Data listing:
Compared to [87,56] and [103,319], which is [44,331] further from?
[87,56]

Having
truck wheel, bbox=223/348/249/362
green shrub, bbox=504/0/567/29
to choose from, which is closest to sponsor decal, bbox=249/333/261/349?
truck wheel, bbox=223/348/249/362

■ Stated problem
Lay out the items above as a two-column CSV with the headers "text" and "answer", one row per item. Put each value in a single quoted field, with any line breaks replaced by spaces.

■ Output of the exercise
text,answer
"Compared to [87,56] and [103,319], which is [44,331] further from?","[87,56]"
"Having truck wheel, bbox=223/348/249/362 green shrub, bbox=504/0/567/29 to choose from, which is closest to sponsor decal, bbox=249/333/261/349?","truck wheel, bbox=223/348/249/362"